Keep in mind that I was in my third trimester and had a four year old and two year old twins, and somehow I thought I was going to accomplish twenty-one goals in six different areas. In two months. Hugely pregnant. With my oldest preparing to leave for college.
I'm insane. But I can only see it in retrospect! How can I bring my expectations in line with what I can truly accomplish? Maybe I don't understand goal-setting?
And I find myself, yet again, working on a schedule. Is it a good idea? I don't know. I just reread A Mother's Rule of Life and I noticed something I never had before, a critical couple of lines that I had overlooked. "A Rule of Life is not just a schedule, not just a collection of activities organized into a set pattern for efficient repetition. A Rule is an organization of everything that has to do with your vocation, based on a hierarchy of the priorities that define the vocation and done with the intent to please God. It deals with the essential responsibilities of your state of life, organized to ensure their fulfillment. The activities worked into the Rule are determined by the specific calling, charism, and apostolate of the person living the Rule." (emphasis added)

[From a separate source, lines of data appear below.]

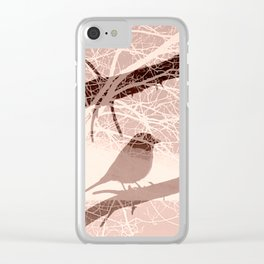 Bird tree Clear iPhone Case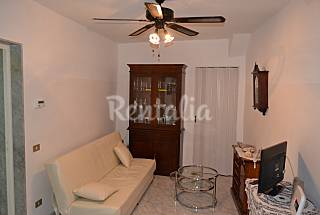 Apartment for rent only 50 meters from the beach Bari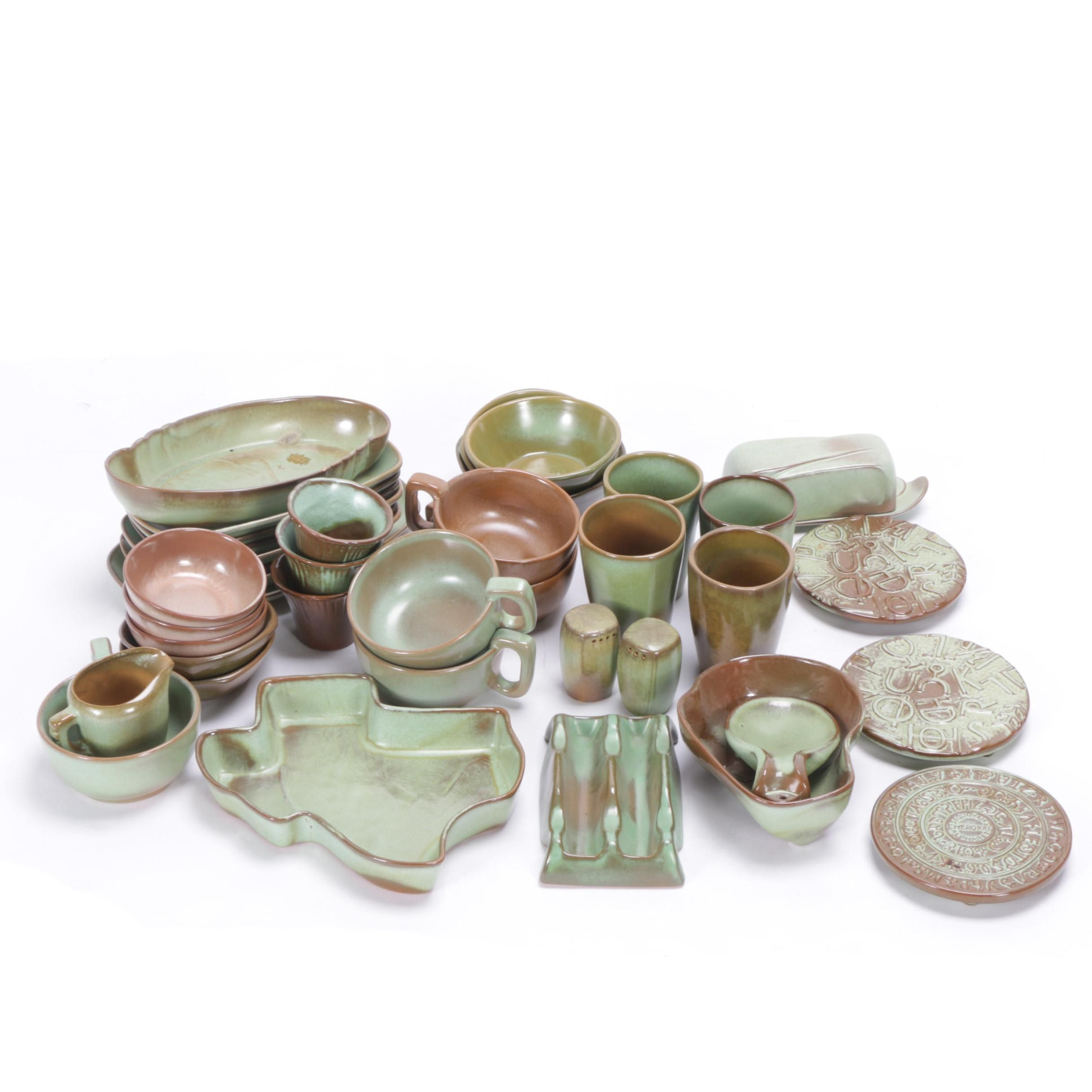 "Vintage Frankoma Pottery ""Prairie Green"" Serveware"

I think that before I was confused and thought that, because Holly Pierlot was a Catholic homeschooling mother, and because I was a Catholic homeschooling mother, my rule would look like hers, perhaps with minor variations. I thought that her vocation was my vocation, but it's not. *I* am called to do things she is not, and she is called to do things I am not. At this point I almost wish she had not put her example in the book, and had put more examples of religious life in the book.
I started to realize that, even though all nuns have similar-looking vocations, the orders are different. The Rules are different. They have different callings and charisms. Making my own rule is not just a matter of plugging my specifics into Holly's framework - *I* need to sit down and understand what *my* vocation is and how best to fulfill it. I need to discern what *my* daily duties are. Then I need to develop self-discipline to do what God has called me to do.
When I am goal-setting or schedule-making, I need to know that God has called me to do those things, not that I am making some crazy list of 21 things I'll never get to that He didn't want me to do anyway.